_GOAL_.
Which lines in the entries below contain the word "bottommost"? Report each of those lines in full.

_TASK MATERIAL_.
»»

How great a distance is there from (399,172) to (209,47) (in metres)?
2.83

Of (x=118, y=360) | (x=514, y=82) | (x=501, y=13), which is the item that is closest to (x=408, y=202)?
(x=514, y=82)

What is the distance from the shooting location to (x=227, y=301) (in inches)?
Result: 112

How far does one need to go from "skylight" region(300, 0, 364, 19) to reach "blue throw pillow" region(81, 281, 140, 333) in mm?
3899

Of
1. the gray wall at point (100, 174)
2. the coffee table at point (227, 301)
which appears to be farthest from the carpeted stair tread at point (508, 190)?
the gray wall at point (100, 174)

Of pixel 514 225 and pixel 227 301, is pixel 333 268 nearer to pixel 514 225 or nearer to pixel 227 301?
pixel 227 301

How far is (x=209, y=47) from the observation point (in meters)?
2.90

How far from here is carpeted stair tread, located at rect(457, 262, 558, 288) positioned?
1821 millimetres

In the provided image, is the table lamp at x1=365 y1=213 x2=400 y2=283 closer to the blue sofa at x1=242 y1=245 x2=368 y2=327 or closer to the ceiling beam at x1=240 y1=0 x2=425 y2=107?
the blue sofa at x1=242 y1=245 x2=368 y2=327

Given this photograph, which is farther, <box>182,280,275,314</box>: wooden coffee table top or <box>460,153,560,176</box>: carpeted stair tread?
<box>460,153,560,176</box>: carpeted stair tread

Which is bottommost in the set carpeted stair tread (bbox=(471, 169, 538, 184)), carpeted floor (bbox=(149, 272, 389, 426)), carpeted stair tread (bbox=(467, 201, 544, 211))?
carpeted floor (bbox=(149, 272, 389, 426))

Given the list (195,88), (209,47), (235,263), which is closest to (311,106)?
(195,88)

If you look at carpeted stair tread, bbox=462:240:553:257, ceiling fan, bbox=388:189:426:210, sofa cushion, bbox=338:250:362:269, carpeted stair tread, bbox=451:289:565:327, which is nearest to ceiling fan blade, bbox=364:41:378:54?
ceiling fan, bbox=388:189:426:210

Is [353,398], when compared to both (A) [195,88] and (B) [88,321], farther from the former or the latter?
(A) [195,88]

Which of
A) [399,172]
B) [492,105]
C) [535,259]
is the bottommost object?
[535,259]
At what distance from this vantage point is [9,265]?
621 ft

««
»»

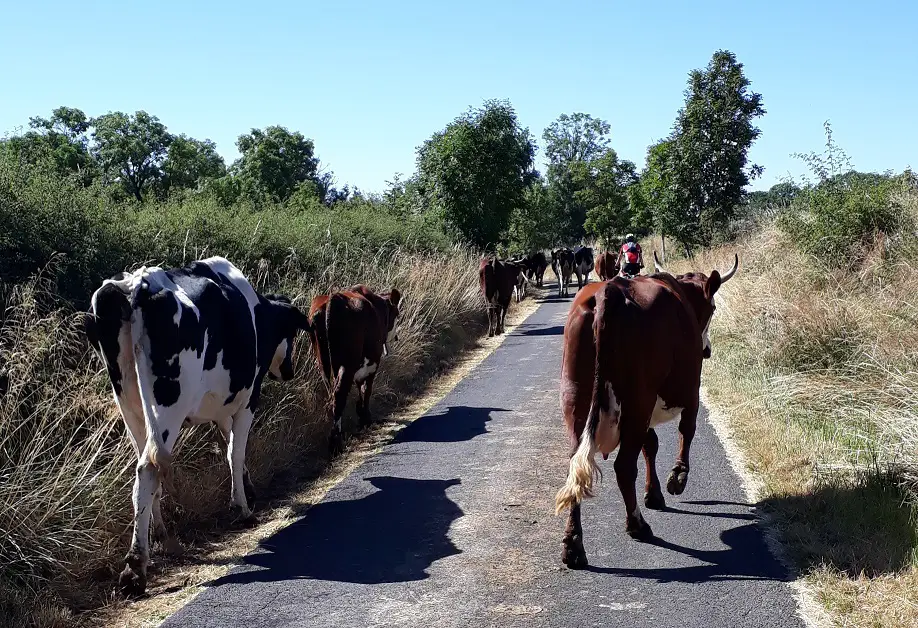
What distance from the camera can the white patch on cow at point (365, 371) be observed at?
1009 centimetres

««
»»

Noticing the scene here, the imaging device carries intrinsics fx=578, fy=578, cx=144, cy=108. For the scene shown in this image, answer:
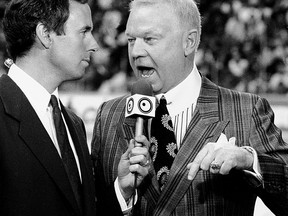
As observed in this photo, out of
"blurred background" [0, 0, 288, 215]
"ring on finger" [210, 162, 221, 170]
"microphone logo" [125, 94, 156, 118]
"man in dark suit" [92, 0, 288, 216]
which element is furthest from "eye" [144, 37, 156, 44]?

««

_RESULT FOR THIS EXERCISE_.
Which is bottommost in the set carpeted stair tread (bbox=(471, 169, 538, 184)), carpeted floor (bbox=(149, 272, 389, 426)), carpeted stair tread (bbox=(467, 201, 544, 211))?
is the bottommost object?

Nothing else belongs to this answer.